A grand gesture. But what does it period?

What does it osse? We were always adroiter

with objects than lives, and more facile

at courage than kindness: from the moment

the first flint was flaked this landing was merely

a matter of time. But our selves, like Adam’s,

still don’t fit us exactly, modern

only in this – our lack of decorum.

Homer’s heroes were certainly no braver

than our Trio, but more fortunate: Hector

was excused the insult of having

his valor covered by television.

Worth going to see? I can well believe it.
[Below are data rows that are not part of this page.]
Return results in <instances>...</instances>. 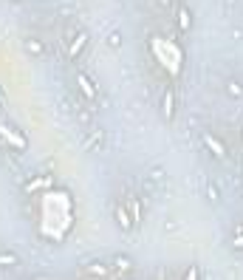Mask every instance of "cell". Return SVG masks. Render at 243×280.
I'll return each mask as SVG.
<instances>
[{
    "label": "cell",
    "mask_w": 243,
    "mask_h": 280,
    "mask_svg": "<svg viewBox=\"0 0 243 280\" xmlns=\"http://www.w3.org/2000/svg\"><path fill=\"white\" fill-rule=\"evenodd\" d=\"M116 269L119 272H130V261H127V258H116Z\"/></svg>",
    "instance_id": "12"
},
{
    "label": "cell",
    "mask_w": 243,
    "mask_h": 280,
    "mask_svg": "<svg viewBox=\"0 0 243 280\" xmlns=\"http://www.w3.org/2000/svg\"><path fill=\"white\" fill-rule=\"evenodd\" d=\"M232 244H235V249H243V235H235Z\"/></svg>",
    "instance_id": "16"
},
{
    "label": "cell",
    "mask_w": 243,
    "mask_h": 280,
    "mask_svg": "<svg viewBox=\"0 0 243 280\" xmlns=\"http://www.w3.org/2000/svg\"><path fill=\"white\" fill-rule=\"evenodd\" d=\"M77 85H79V91H82L85 99H96V88L91 85V79H88L85 74H77Z\"/></svg>",
    "instance_id": "4"
},
{
    "label": "cell",
    "mask_w": 243,
    "mask_h": 280,
    "mask_svg": "<svg viewBox=\"0 0 243 280\" xmlns=\"http://www.w3.org/2000/svg\"><path fill=\"white\" fill-rule=\"evenodd\" d=\"M0 136H3V139L9 141L11 147H17V150H26V147H28V141L23 139V136H20L17 131H11L9 125H3V122H0Z\"/></svg>",
    "instance_id": "2"
},
{
    "label": "cell",
    "mask_w": 243,
    "mask_h": 280,
    "mask_svg": "<svg viewBox=\"0 0 243 280\" xmlns=\"http://www.w3.org/2000/svg\"><path fill=\"white\" fill-rule=\"evenodd\" d=\"M113 215H116V221H119L122 229H133V221H130V212H127V204H116Z\"/></svg>",
    "instance_id": "3"
},
{
    "label": "cell",
    "mask_w": 243,
    "mask_h": 280,
    "mask_svg": "<svg viewBox=\"0 0 243 280\" xmlns=\"http://www.w3.org/2000/svg\"><path fill=\"white\" fill-rule=\"evenodd\" d=\"M204 144H207V150H209V153H215L218 158H226V147L215 139V136H209V133H207V136H204Z\"/></svg>",
    "instance_id": "5"
},
{
    "label": "cell",
    "mask_w": 243,
    "mask_h": 280,
    "mask_svg": "<svg viewBox=\"0 0 243 280\" xmlns=\"http://www.w3.org/2000/svg\"><path fill=\"white\" fill-rule=\"evenodd\" d=\"M190 26H192L190 9H187V6H181V9H178V28H181V31H190Z\"/></svg>",
    "instance_id": "8"
},
{
    "label": "cell",
    "mask_w": 243,
    "mask_h": 280,
    "mask_svg": "<svg viewBox=\"0 0 243 280\" xmlns=\"http://www.w3.org/2000/svg\"><path fill=\"white\" fill-rule=\"evenodd\" d=\"M0 263H9V266H14V263H17V258H14V255H0Z\"/></svg>",
    "instance_id": "14"
},
{
    "label": "cell",
    "mask_w": 243,
    "mask_h": 280,
    "mask_svg": "<svg viewBox=\"0 0 243 280\" xmlns=\"http://www.w3.org/2000/svg\"><path fill=\"white\" fill-rule=\"evenodd\" d=\"M28 51H31V54H43V45L31 40V43H28Z\"/></svg>",
    "instance_id": "15"
},
{
    "label": "cell",
    "mask_w": 243,
    "mask_h": 280,
    "mask_svg": "<svg viewBox=\"0 0 243 280\" xmlns=\"http://www.w3.org/2000/svg\"><path fill=\"white\" fill-rule=\"evenodd\" d=\"M226 88H229V94H232V97H243V88L238 85V82H229Z\"/></svg>",
    "instance_id": "13"
},
{
    "label": "cell",
    "mask_w": 243,
    "mask_h": 280,
    "mask_svg": "<svg viewBox=\"0 0 243 280\" xmlns=\"http://www.w3.org/2000/svg\"><path fill=\"white\" fill-rule=\"evenodd\" d=\"M127 212H130V221H133V227H136V224L141 221V207H139V201H136V198H130V201H127Z\"/></svg>",
    "instance_id": "9"
},
{
    "label": "cell",
    "mask_w": 243,
    "mask_h": 280,
    "mask_svg": "<svg viewBox=\"0 0 243 280\" xmlns=\"http://www.w3.org/2000/svg\"><path fill=\"white\" fill-rule=\"evenodd\" d=\"M173 108H175V97H173V91H167L164 99H161V116L173 119Z\"/></svg>",
    "instance_id": "6"
},
{
    "label": "cell",
    "mask_w": 243,
    "mask_h": 280,
    "mask_svg": "<svg viewBox=\"0 0 243 280\" xmlns=\"http://www.w3.org/2000/svg\"><path fill=\"white\" fill-rule=\"evenodd\" d=\"M51 178H34V181H31V184H28V187H26V190H28V193H37V190H45V187H51Z\"/></svg>",
    "instance_id": "10"
},
{
    "label": "cell",
    "mask_w": 243,
    "mask_h": 280,
    "mask_svg": "<svg viewBox=\"0 0 243 280\" xmlns=\"http://www.w3.org/2000/svg\"><path fill=\"white\" fill-rule=\"evenodd\" d=\"M85 275H96V278H108L111 272L105 269V266H99V263H94V266H85Z\"/></svg>",
    "instance_id": "11"
},
{
    "label": "cell",
    "mask_w": 243,
    "mask_h": 280,
    "mask_svg": "<svg viewBox=\"0 0 243 280\" xmlns=\"http://www.w3.org/2000/svg\"><path fill=\"white\" fill-rule=\"evenodd\" d=\"M150 48H153V54L158 57V62H161V65H164L173 77L181 71L184 54H181V48H178V45H173L170 40H164V37H153V40H150Z\"/></svg>",
    "instance_id": "1"
},
{
    "label": "cell",
    "mask_w": 243,
    "mask_h": 280,
    "mask_svg": "<svg viewBox=\"0 0 243 280\" xmlns=\"http://www.w3.org/2000/svg\"><path fill=\"white\" fill-rule=\"evenodd\" d=\"M85 45H88V34H85V31H79V37L74 40V43H71V48H68V57H77V54L82 51Z\"/></svg>",
    "instance_id": "7"
}]
</instances>
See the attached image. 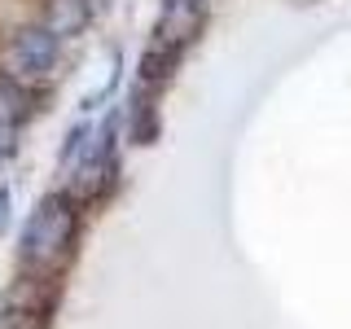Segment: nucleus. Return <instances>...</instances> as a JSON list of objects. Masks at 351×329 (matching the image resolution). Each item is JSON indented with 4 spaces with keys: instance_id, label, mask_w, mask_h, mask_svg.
I'll use <instances>...</instances> for the list:
<instances>
[{
    "instance_id": "obj_4",
    "label": "nucleus",
    "mask_w": 351,
    "mask_h": 329,
    "mask_svg": "<svg viewBox=\"0 0 351 329\" xmlns=\"http://www.w3.org/2000/svg\"><path fill=\"white\" fill-rule=\"evenodd\" d=\"M31 84H18V80H9V75H0V123H9V127H18L22 119L31 114Z\"/></svg>"
},
{
    "instance_id": "obj_1",
    "label": "nucleus",
    "mask_w": 351,
    "mask_h": 329,
    "mask_svg": "<svg viewBox=\"0 0 351 329\" xmlns=\"http://www.w3.org/2000/svg\"><path fill=\"white\" fill-rule=\"evenodd\" d=\"M80 233V206L71 193H49L36 202V211L22 224V263L36 272H53L71 255Z\"/></svg>"
},
{
    "instance_id": "obj_6",
    "label": "nucleus",
    "mask_w": 351,
    "mask_h": 329,
    "mask_svg": "<svg viewBox=\"0 0 351 329\" xmlns=\"http://www.w3.org/2000/svg\"><path fill=\"white\" fill-rule=\"evenodd\" d=\"M9 206H14V193H9V184H0V233L9 228Z\"/></svg>"
},
{
    "instance_id": "obj_3",
    "label": "nucleus",
    "mask_w": 351,
    "mask_h": 329,
    "mask_svg": "<svg viewBox=\"0 0 351 329\" xmlns=\"http://www.w3.org/2000/svg\"><path fill=\"white\" fill-rule=\"evenodd\" d=\"M88 18H93V0H49L44 27H49L58 40H66V36H80L88 27Z\"/></svg>"
},
{
    "instance_id": "obj_5",
    "label": "nucleus",
    "mask_w": 351,
    "mask_h": 329,
    "mask_svg": "<svg viewBox=\"0 0 351 329\" xmlns=\"http://www.w3.org/2000/svg\"><path fill=\"white\" fill-rule=\"evenodd\" d=\"M14 136H18V132H14V127H9V123H0V162H5V158H9V154H14V145H18V141H14Z\"/></svg>"
},
{
    "instance_id": "obj_2",
    "label": "nucleus",
    "mask_w": 351,
    "mask_h": 329,
    "mask_svg": "<svg viewBox=\"0 0 351 329\" xmlns=\"http://www.w3.org/2000/svg\"><path fill=\"white\" fill-rule=\"evenodd\" d=\"M58 53H62V40L49 27H18L0 44V75H9L18 84L49 80L53 66H58Z\"/></svg>"
}]
</instances>
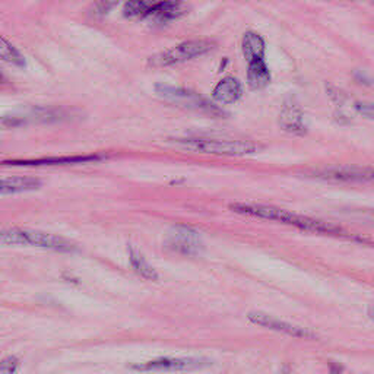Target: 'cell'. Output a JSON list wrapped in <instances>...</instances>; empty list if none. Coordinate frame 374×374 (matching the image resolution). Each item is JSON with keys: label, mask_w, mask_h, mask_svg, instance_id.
Wrapping results in <instances>:
<instances>
[{"label": "cell", "mask_w": 374, "mask_h": 374, "mask_svg": "<svg viewBox=\"0 0 374 374\" xmlns=\"http://www.w3.org/2000/svg\"><path fill=\"white\" fill-rule=\"evenodd\" d=\"M5 81H6V78H5V75H4V72H2V70H0V82H2V84H4Z\"/></svg>", "instance_id": "cell-26"}, {"label": "cell", "mask_w": 374, "mask_h": 374, "mask_svg": "<svg viewBox=\"0 0 374 374\" xmlns=\"http://www.w3.org/2000/svg\"><path fill=\"white\" fill-rule=\"evenodd\" d=\"M0 60H4L15 67H25V65H27L23 55L4 35H0Z\"/></svg>", "instance_id": "cell-20"}, {"label": "cell", "mask_w": 374, "mask_h": 374, "mask_svg": "<svg viewBox=\"0 0 374 374\" xmlns=\"http://www.w3.org/2000/svg\"><path fill=\"white\" fill-rule=\"evenodd\" d=\"M187 12L186 0H160L157 8L151 12L145 21L153 25H168L174 21H177Z\"/></svg>", "instance_id": "cell-13"}, {"label": "cell", "mask_w": 374, "mask_h": 374, "mask_svg": "<svg viewBox=\"0 0 374 374\" xmlns=\"http://www.w3.org/2000/svg\"><path fill=\"white\" fill-rule=\"evenodd\" d=\"M208 364L207 360L196 357H161L148 363L133 364L132 368L136 371H189L202 368Z\"/></svg>", "instance_id": "cell-8"}, {"label": "cell", "mask_w": 374, "mask_h": 374, "mask_svg": "<svg viewBox=\"0 0 374 374\" xmlns=\"http://www.w3.org/2000/svg\"><path fill=\"white\" fill-rule=\"evenodd\" d=\"M309 176L323 182H341V183H374V167L368 165H341L319 168Z\"/></svg>", "instance_id": "cell-7"}, {"label": "cell", "mask_w": 374, "mask_h": 374, "mask_svg": "<svg viewBox=\"0 0 374 374\" xmlns=\"http://www.w3.org/2000/svg\"><path fill=\"white\" fill-rule=\"evenodd\" d=\"M155 92L164 101L179 106L192 111L202 113L208 117H226L227 113L224 111L221 107L214 104L211 99L205 98L196 91H192L185 87H176V85H167V84H157Z\"/></svg>", "instance_id": "cell-4"}, {"label": "cell", "mask_w": 374, "mask_h": 374, "mask_svg": "<svg viewBox=\"0 0 374 374\" xmlns=\"http://www.w3.org/2000/svg\"><path fill=\"white\" fill-rule=\"evenodd\" d=\"M212 97L219 104H234L243 97V84L236 77L222 78L214 88Z\"/></svg>", "instance_id": "cell-14"}, {"label": "cell", "mask_w": 374, "mask_h": 374, "mask_svg": "<svg viewBox=\"0 0 374 374\" xmlns=\"http://www.w3.org/2000/svg\"><path fill=\"white\" fill-rule=\"evenodd\" d=\"M216 47L215 41L208 38H199V40H187L180 44L172 45L164 52H160L148 59L149 67H168L179 63H185L193 59L208 55L209 52Z\"/></svg>", "instance_id": "cell-5"}, {"label": "cell", "mask_w": 374, "mask_h": 374, "mask_svg": "<svg viewBox=\"0 0 374 374\" xmlns=\"http://www.w3.org/2000/svg\"><path fill=\"white\" fill-rule=\"evenodd\" d=\"M241 52L247 62L255 59H265L266 43L263 37L256 31H247L241 40Z\"/></svg>", "instance_id": "cell-17"}, {"label": "cell", "mask_w": 374, "mask_h": 374, "mask_svg": "<svg viewBox=\"0 0 374 374\" xmlns=\"http://www.w3.org/2000/svg\"><path fill=\"white\" fill-rule=\"evenodd\" d=\"M329 367H331V368H329L331 374H342V373H343V367H342V365H339V364H335V363H332Z\"/></svg>", "instance_id": "cell-24"}, {"label": "cell", "mask_w": 374, "mask_h": 374, "mask_svg": "<svg viewBox=\"0 0 374 374\" xmlns=\"http://www.w3.org/2000/svg\"><path fill=\"white\" fill-rule=\"evenodd\" d=\"M129 263L132 269L138 273L139 277L148 280V281H157L158 280V272L155 268L146 260V258L135 247H129Z\"/></svg>", "instance_id": "cell-19"}, {"label": "cell", "mask_w": 374, "mask_h": 374, "mask_svg": "<svg viewBox=\"0 0 374 374\" xmlns=\"http://www.w3.org/2000/svg\"><path fill=\"white\" fill-rule=\"evenodd\" d=\"M160 0H126L123 6V16L126 19H146L157 8Z\"/></svg>", "instance_id": "cell-18"}, {"label": "cell", "mask_w": 374, "mask_h": 374, "mask_svg": "<svg viewBox=\"0 0 374 374\" xmlns=\"http://www.w3.org/2000/svg\"><path fill=\"white\" fill-rule=\"evenodd\" d=\"M104 155H70V157H44L33 160H6L4 165L13 167H40V165H66V164H85L104 160Z\"/></svg>", "instance_id": "cell-12"}, {"label": "cell", "mask_w": 374, "mask_h": 374, "mask_svg": "<svg viewBox=\"0 0 374 374\" xmlns=\"http://www.w3.org/2000/svg\"><path fill=\"white\" fill-rule=\"evenodd\" d=\"M280 126L295 136H304L307 133V124L302 107L292 99H287L280 113Z\"/></svg>", "instance_id": "cell-11"}, {"label": "cell", "mask_w": 374, "mask_h": 374, "mask_svg": "<svg viewBox=\"0 0 374 374\" xmlns=\"http://www.w3.org/2000/svg\"><path fill=\"white\" fill-rule=\"evenodd\" d=\"M180 146L189 151L212 154V155H227V157H244L253 155L260 151V145L252 141L238 139H219V138H186L176 141Z\"/></svg>", "instance_id": "cell-3"}, {"label": "cell", "mask_w": 374, "mask_h": 374, "mask_svg": "<svg viewBox=\"0 0 374 374\" xmlns=\"http://www.w3.org/2000/svg\"><path fill=\"white\" fill-rule=\"evenodd\" d=\"M247 319L251 320L253 325H258V326H262L265 329H269V331H275V332H280V334H284V335H288V336H294V338H306V339H313L316 338L314 332L309 331V329H304V328H300L297 325H292L291 321H287V320H282V319H278L275 316H270V314H266L263 312H251L247 314Z\"/></svg>", "instance_id": "cell-9"}, {"label": "cell", "mask_w": 374, "mask_h": 374, "mask_svg": "<svg viewBox=\"0 0 374 374\" xmlns=\"http://www.w3.org/2000/svg\"><path fill=\"white\" fill-rule=\"evenodd\" d=\"M119 4V0H95V4L91 6L89 15L94 18H103L111 9H114Z\"/></svg>", "instance_id": "cell-21"}, {"label": "cell", "mask_w": 374, "mask_h": 374, "mask_svg": "<svg viewBox=\"0 0 374 374\" xmlns=\"http://www.w3.org/2000/svg\"><path fill=\"white\" fill-rule=\"evenodd\" d=\"M77 117V111L67 107H30L21 109L2 117V123L8 128L25 126V124H40V123H63L70 121Z\"/></svg>", "instance_id": "cell-6"}, {"label": "cell", "mask_w": 374, "mask_h": 374, "mask_svg": "<svg viewBox=\"0 0 374 374\" xmlns=\"http://www.w3.org/2000/svg\"><path fill=\"white\" fill-rule=\"evenodd\" d=\"M270 82V70L265 59L247 62V85L253 91L263 89Z\"/></svg>", "instance_id": "cell-15"}, {"label": "cell", "mask_w": 374, "mask_h": 374, "mask_svg": "<svg viewBox=\"0 0 374 374\" xmlns=\"http://www.w3.org/2000/svg\"><path fill=\"white\" fill-rule=\"evenodd\" d=\"M367 312H368V317H370V319L374 321V306H370Z\"/></svg>", "instance_id": "cell-25"}, {"label": "cell", "mask_w": 374, "mask_h": 374, "mask_svg": "<svg viewBox=\"0 0 374 374\" xmlns=\"http://www.w3.org/2000/svg\"><path fill=\"white\" fill-rule=\"evenodd\" d=\"M230 209L236 214L253 216L266 221H275L285 224V226L294 227L300 231L312 233V234H321V236H332L339 238L351 237L345 231V229L335 226L332 222H326L319 218H313L309 215H303L298 212L287 211L273 205H263V204H231Z\"/></svg>", "instance_id": "cell-1"}, {"label": "cell", "mask_w": 374, "mask_h": 374, "mask_svg": "<svg viewBox=\"0 0 374 374\" xmlns=\"http://www.w3.org/2000/svg\"><path fill=\"white\" fill-rule=\"evenodd\" d=\"M356 111L358 114H361L363 117L373 120L374 121V103H368V101H358L354 106Z\"/></svg>", "instance_id": "cell-23"}, {"label": "cell", "mask_w": 374, "mask_h": 374, "mask_svg": "<svg viewBox=\"0 0 374 374\" xmlns=\"http://www.w3.org/2000/svg\"><path fill=\"white\" fill-rule=\"evenodd\" d=\"M167 246L170 251L185 256H194L202 251V243L199 234L196 230L186 226L172 227L170 237L167 238Z\"/></svg>", "instance_id": "cell-10"}, {"label": "cell", "mask_w": 374, "mask_h": 374, "mask_svg": "<svg viewBox=\"0 0 374 374\" xmlns=\"http://www.w3.org/2000/svg\"><path fill=\"white\" fill-rule=\"evenodd\" d=\"M18 365H19V360L16 357L13 356L6 357L0 361V374H15Z\"/></svg>", "instance_id": "cell-22"}, {"label": "cell", "mask_w": 374, "mask_h": 374, "mask_svg": "<svg viewBox=\"0 0 374 374\" xmlns=\"http://www.w3.org/2000/svg\"><path fill=\"white\" fill-rule=\"evenodd\" d=\"M0 244L4 246H33L57 253H72L77 251L70 240L57 234H50L37 230L23 229H2L0 230Z\"/></svg>", "instance_id": "cell-2"}, {"label": "cell", "mask_w": 374, "mask_h": 374, "mask_svg": "<svg viewBox=\"0 0 374 374\" xmlns=\"http://www.w3.org/2000/svg\"><path fill=\"white\" fill-rule=\"evenodd\" d=\"M41 187V180L35 177H27V176H16V177H8V179H0V194H16V193H25V192H33Z\"/></svg>", "instance_id": "cell-16"}]
</instances>
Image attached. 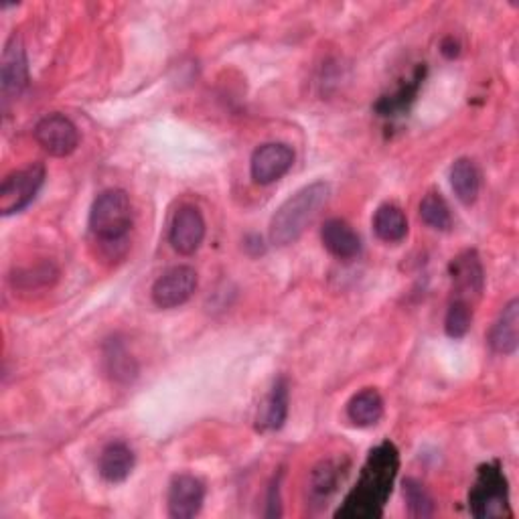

Worth seeing? Mneh! I once rode through a desert

and was not charmed: give me a watered

lively garden, remote from blatherers

about the New, the von Brauns and their ilk, where

on August mornings I can count the morning

glories, where to die has a meaning,

and no engine can shift my perspective.

Unsmudged, thank God, my Moon still queens the Heavens

as She ebbs and fulls, a Presence to glop at,

Her Old Man, made of grit not protein,

still visits my Austrian several

with His old detachment, and the old warnings

still have power to scare me: Hybris comes to

an ugly finish, Irreverence

is a greater oaf than Superstition.

Our apparatniks will continue making

the usual squalid mess called History:

all we can pray for is that artists,

chefs and saints may still appear to blithe it.